Palabras de Dulce María Loynaz



Amigos míos:
Digo amigos porque quiero y espero que lo sean todos para disculpar con Buena voluntad el tiempo que les tomo invadiendo un terreno que no es el mío.

El tiempo no será mucho, pues no acostumbro a traspasar lindero ajeno, me muevo dentro del él con bastante torpeza y mientras menos me mueva mejor.

Ustedes se preguntaran porque hoy me atrevo hacerlo y yo puedo contestar que ha sido solo por no desairar el afectuoso ruego hecho por Hilda Vidal, la pintora que hoy expone aquí sus cuadros con la esperanza de quien presenta responsablemente hijos de su arte, que son a veces más hijos nuestros que los que nos asigna la naturaleza.

Pero si bien no puedo hablar de Hilda Vidal como pintora, si puedo hablar de ella como persona y por tanto de la relación que su persona tiene con su arte, pues conozco a Hilda casi desde que empezaba a emborronar con sus dibujos los cuadernos de la escuela.

Después, mucho después la vi creando modelos de prendas de vestir y de calzar; recuerdo los zapatos que ideo, diseños preciosos y originalísimos que hubiera podido vender ventajosamente a cualquier firma del ramo, y al igual que los zapatos, los vestidos y demás accesorios propios del gusto femenino. Me he permitido opinar en este renglón porque a mi tiempo fui bastante conocedora del mismo. De cierto que Hilda tuvo entonces a sus pies un camino fácil y prometedor, de haberse decidido a recorrerlo. Pero su vocación era otra y ella era fiel a su vocación. No le interesaba ganar dinero; lo que le interesaba era pintar cuadros y que sus cuadros fueran conocidos y de ser posible, admirados.
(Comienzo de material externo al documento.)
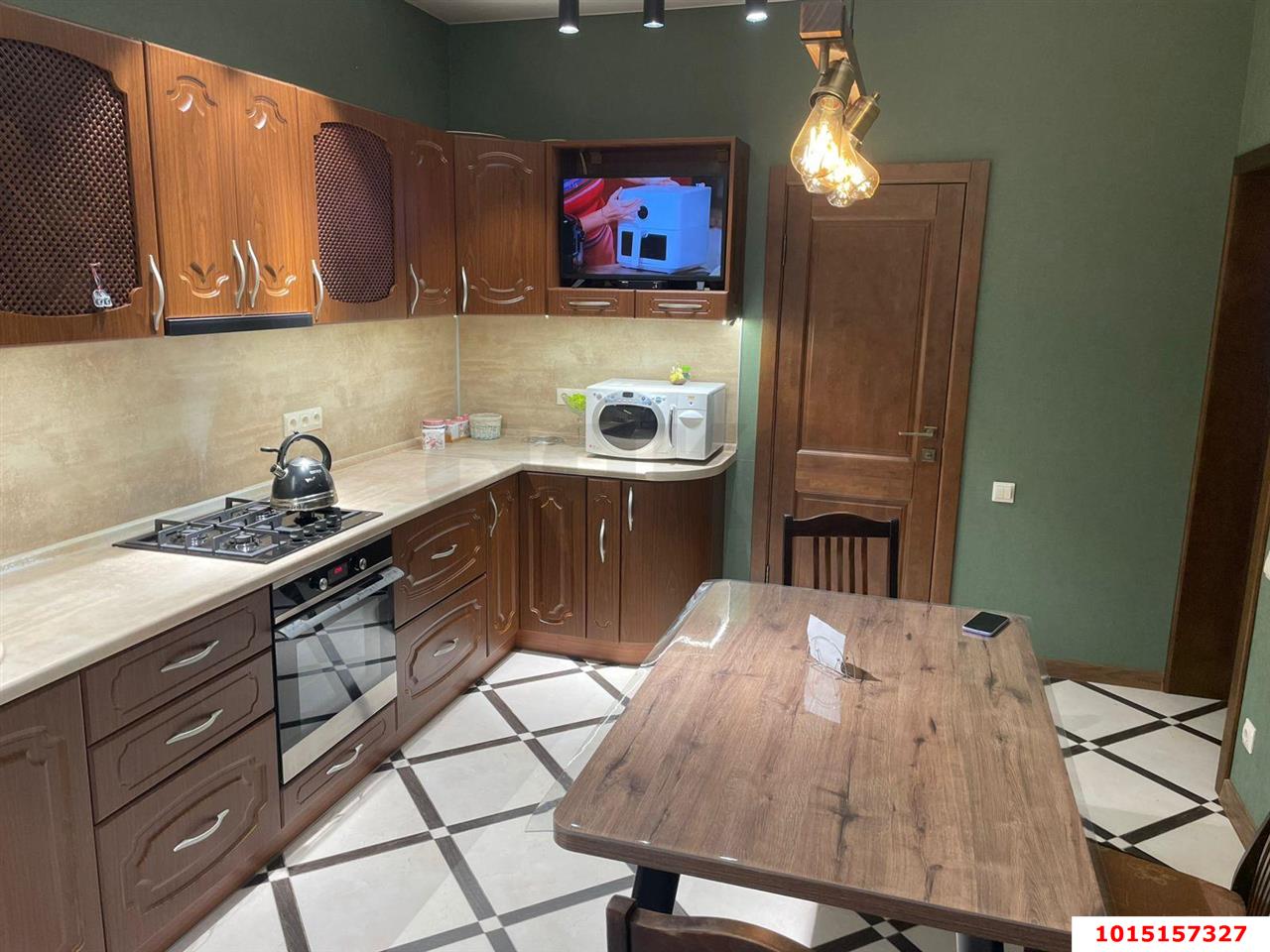 Фото №2: Дом 114 м² + 20 сот. - Нововеличковская, ул. Красная, 89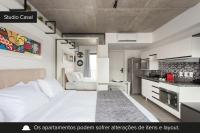 Studio Appartement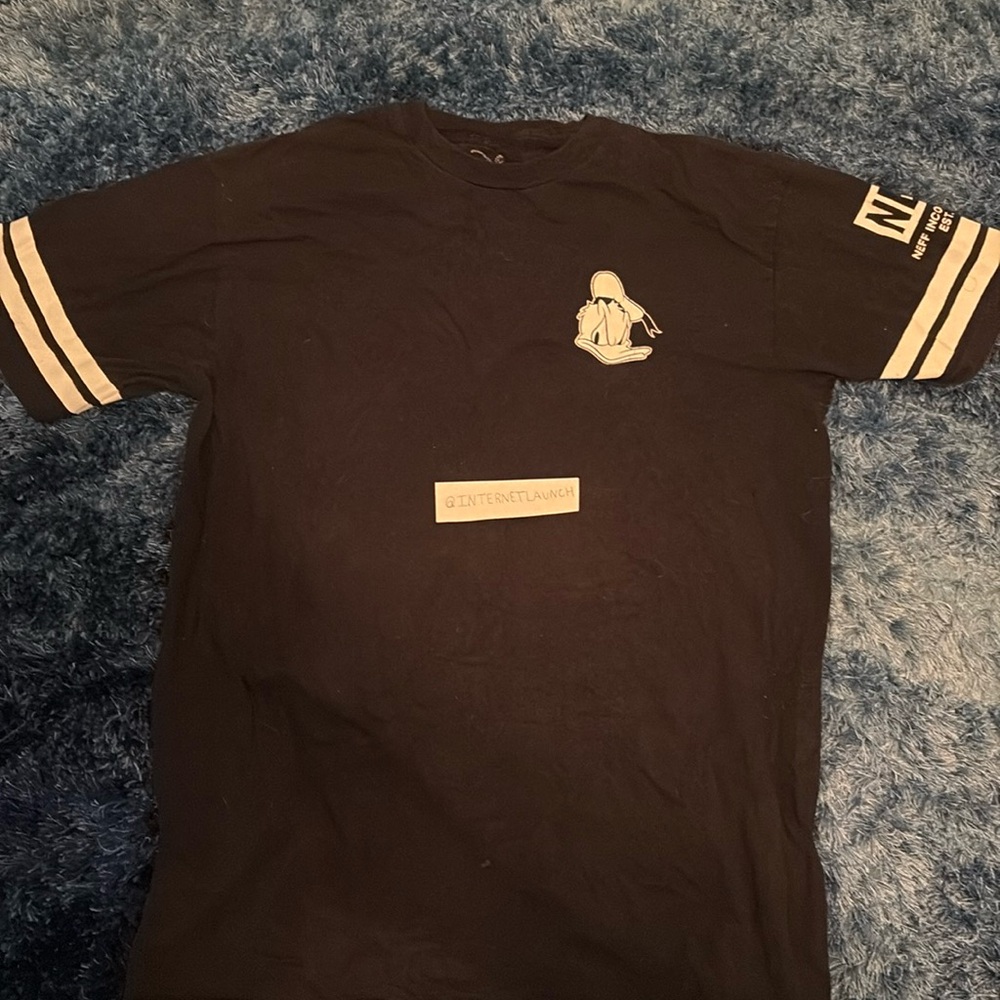 Disney Collection by Neff Used Men’s TShirt
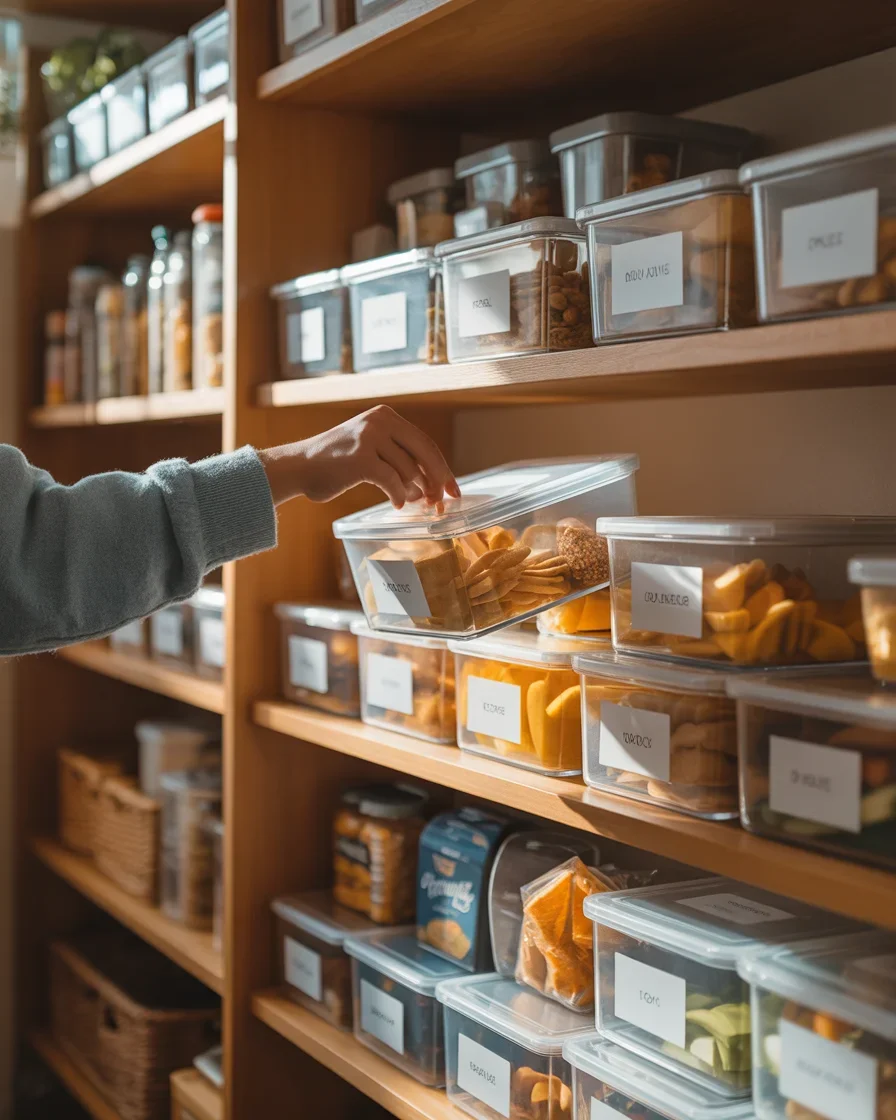 6 Best Kitchen Organizers Under $50 – Maximize Your Space Instantly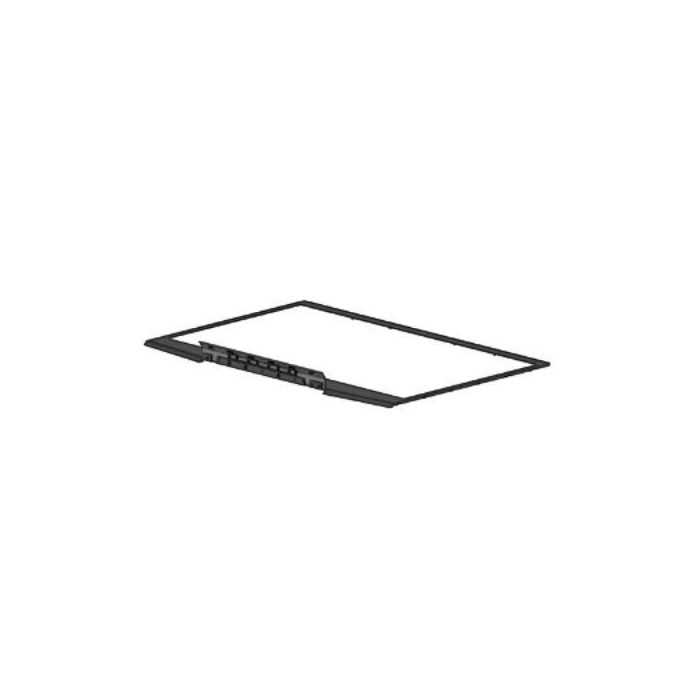 HP Display bezel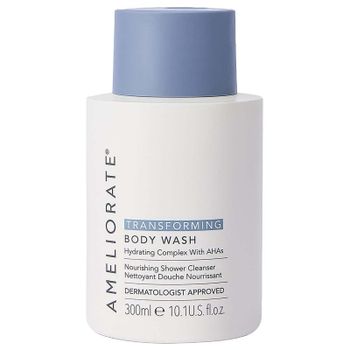 AMELIORATE Transforming Body Wash 300ml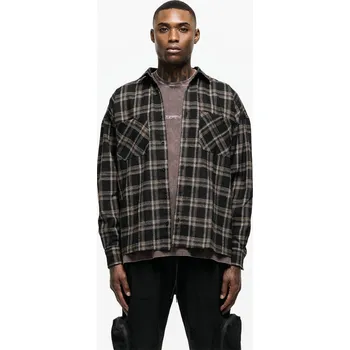 Košile Good For Nothing Brown 1128287 X Small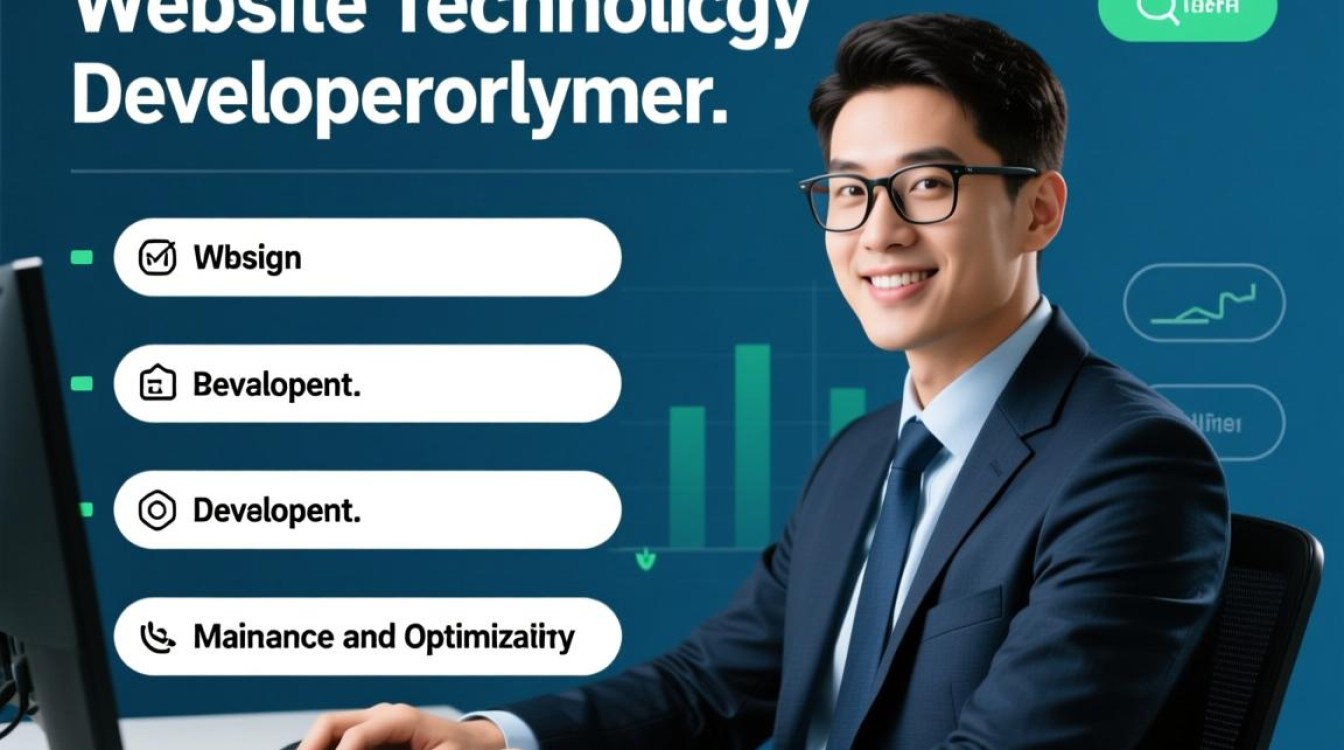 网站技术开发人员,如何把握行业脉搏,实现技术突破与创新? 网站技术开发人员,如何把握行业脉搏,实现技术突破与创新?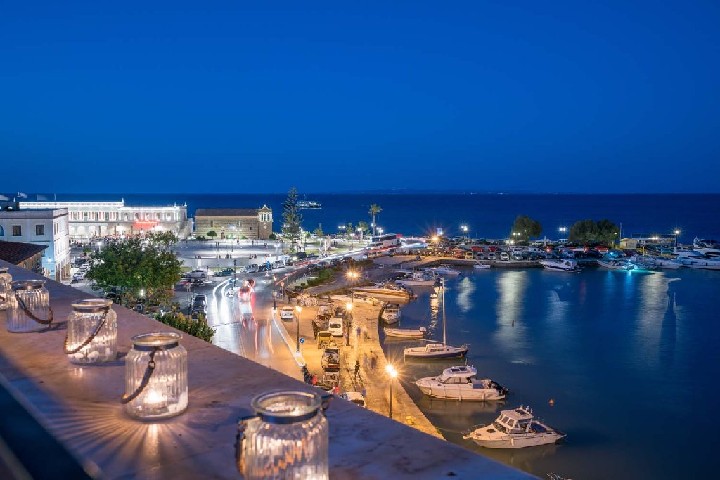 Strada Marina – fotka 4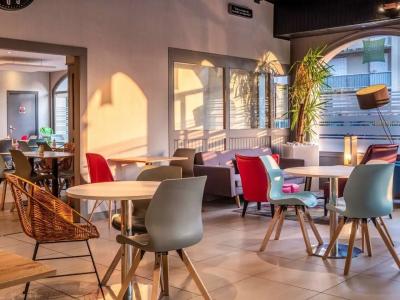 ibis Styles Blois Centre Gare - 24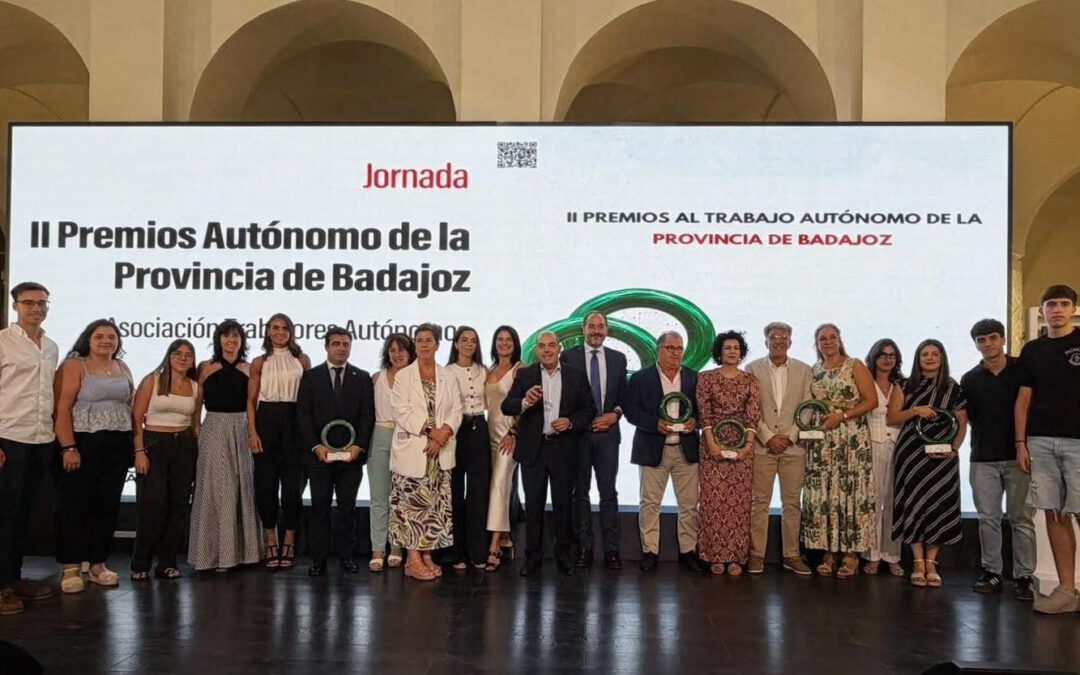 CIEM recibe el Premio al Apoyo Institucional al Emprendimiento de ATA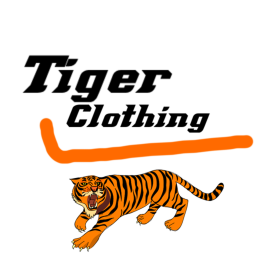 Tiger Clothing Place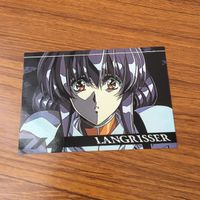 カード トレカ まとめ ラングリッサー ブロッコリー 35 37 40 ラムダ クラレット 20 サムネイル 3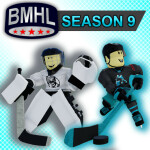 B.M.H.L Season 9 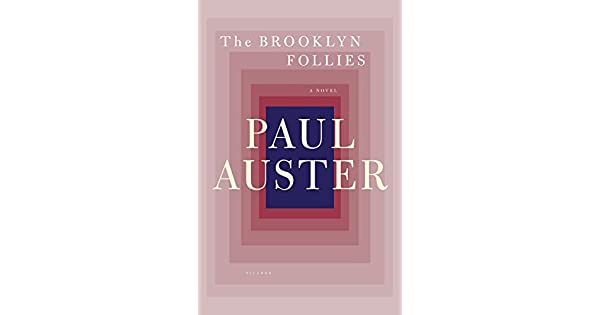 Opinión: Brooklyn Follies (Paul Auster)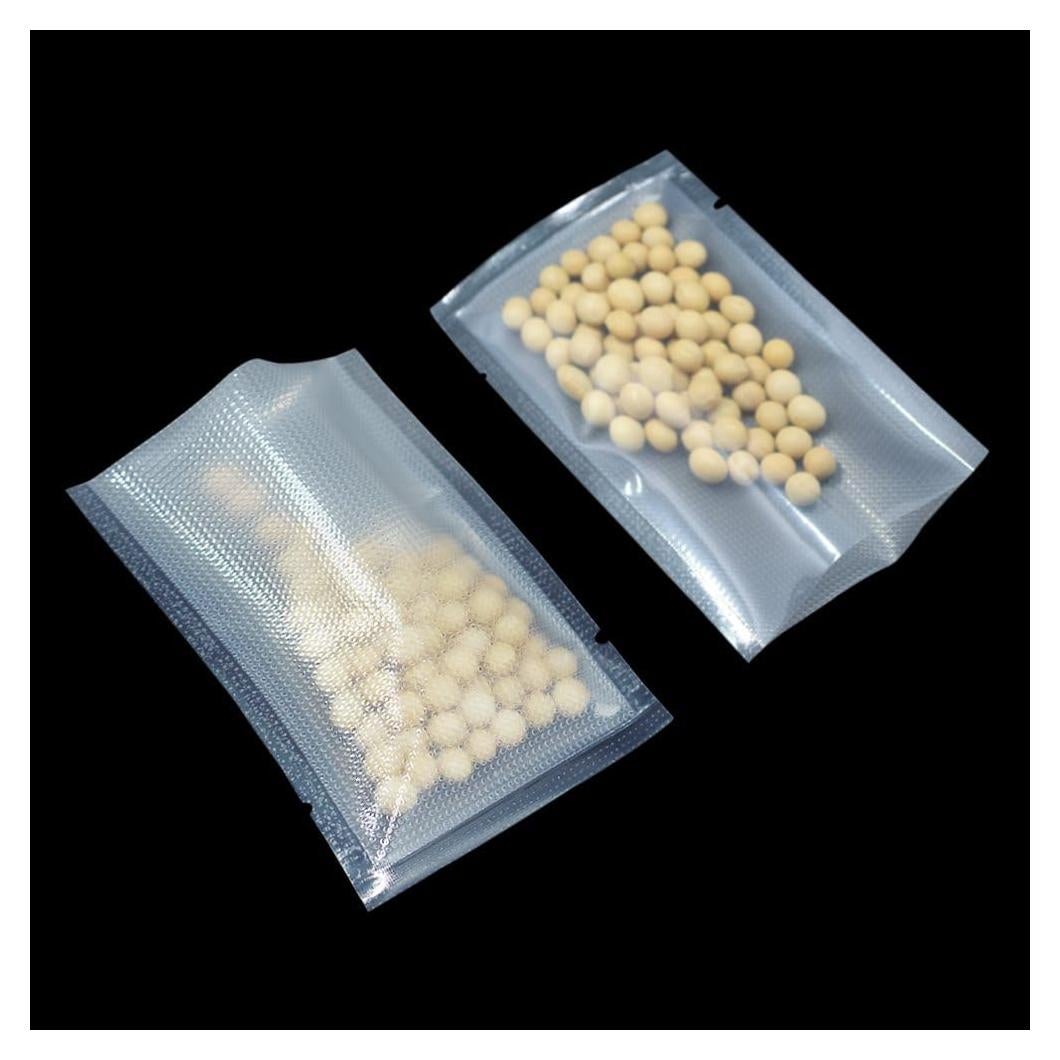 Bolsas de Sellado al Vacío FERENLI 100 Piezas 6.9x10 cm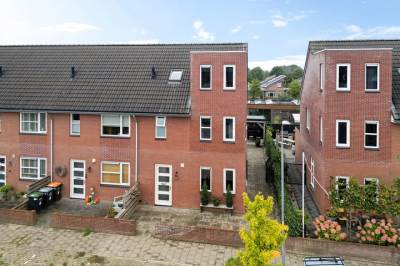 Woning Hondsrooswal 13 Emmen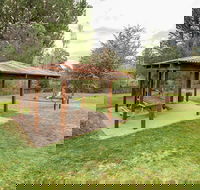 Bill Lyle Reserve picnic area - Kawana Tourism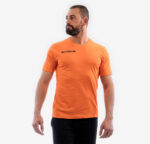 Tricou Givova Fresh, Portocaliu Fluo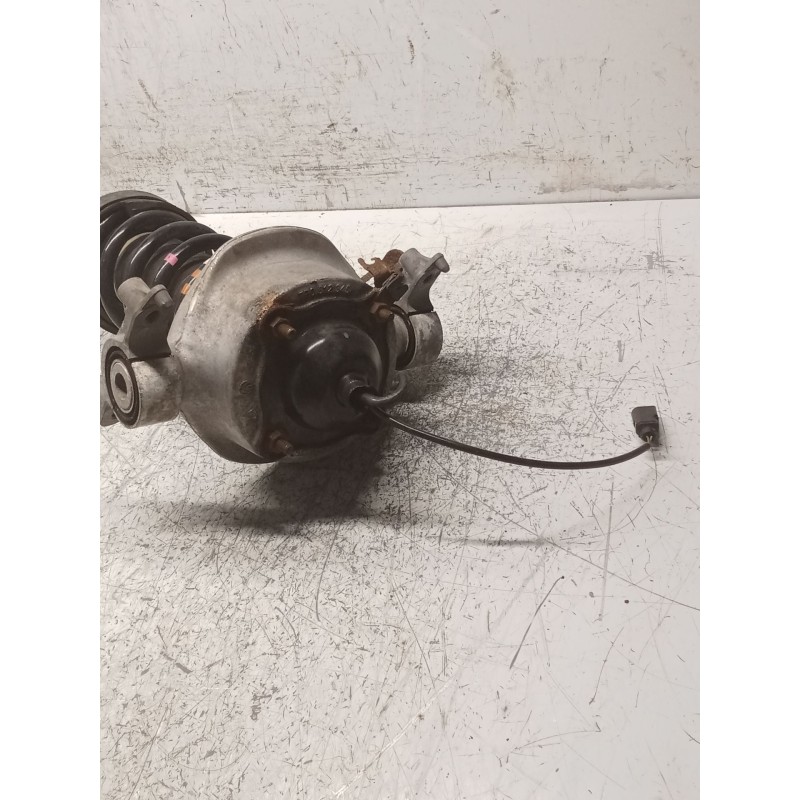 Recambio de amortiguador trasero derecho para porsche cayenne (92a) 4.8 s referencia OEM IAM 482400018506 7P5513029AR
En este sentido era ambiciosa; había sido fiel al arte y se consideraba con derecho a que el arte fuera fiel a esta, sabía también el triunfo no se conquista de la noche a la mañana y ha demostrado que posee la cualidad más necesaria en lo suyo, la perseverancia.

Se cree comúnmente que el artista y el poeta obran por inspiración. Del tema habría mucho que hablar, si contáramos con tiempo porque teniendo estos estados anímicos , mentales, un origen desconocido, es decir que no sabemos porque se producen, cabe sugerir distintas interpretación, incluso negar su existencia, que es siempre en toda teoría la solución más fácil.

Yo personalmente creo en la inspiración y tengo motivos para creer en ella. Pero creo también que hay que ayudarla. No se le puede dejar todo el trabajo a ella. El pintor, el escultor, el escritor deben, necesitan perseverar en su quehacer. Estudiar serenamente la creación propuesta mantener o desechar en su caso, lo necesario o lo superfluo, no encariñarse demasiado con su propia obra, observarla de lejos como lo pasaría un extraño … y en definitiva no desalentarse cuando el producto de su propio examen no resulta todo lo positivo que esperaba.

Esto es lo que yo le llamo perseverancia y esa es la condición vital de la pintora que hoy nos ofrece su exposición.

Ha trabajado en ella arduamente, pacientemente, sistemáticamente como dice su esposo. No cree que una obra artística pueda extraerse como un conejo del bombín de un prestidigitador.

Y esa auto exigencia, ese cuidado, esa en la conducta del artista es lo que a mi juicio hace verdadero pintor, escultor o escritor.

Yo se que muchas veces las circunstancias hacen que el ritmo del trabajo se acelere o interrumpa repetidamente con detenimiento de la calidad y esa es la tragedia de los que quieren vivir solo del arte. Se puede vivir por o para el arte, pero no siempre del arte, que es mas amo nuestro que servidor, que Hilda ha entendido bien esto, lo prueba la anécdota que para terminar voy a contarles.

En una de sus exposiciones se le ofreció la oportunidad de vender una vez toda la muestra con destino a un organismo determinado, creo que un hotel o una cosa de descanso, algo asi, y con asombro de los compradores, ella lo rechazo.

Estaba dispuesta a vender parte, pero no la totalidad a un solo adquiriente, y esa negativa la privo de la ocasión que según dicen hay que agarrar por los cabellos, aunque muchos la crean calva.

Hilda explico después a su familia porque conozco que caso que ella no quiso que sus cuadros fueran a parar todos a un solo lugar, sino que anduvieran libres por puchos y diversos rumbos, porque ese era el modo que tenían de darse en plenitud de conocer.

Romanticismo, pensaran algunos. Tal vez, pero también respeto por la propia obra. Ambición si se quiere, pero sin duda la más noble, la más limpia, la mas ajena de toda la ajena especulación, tal es Hilda Vidal, pintora y solo pintora por la gracias de Dios.

La Habana octubre 1988 Dulce María Loynaz.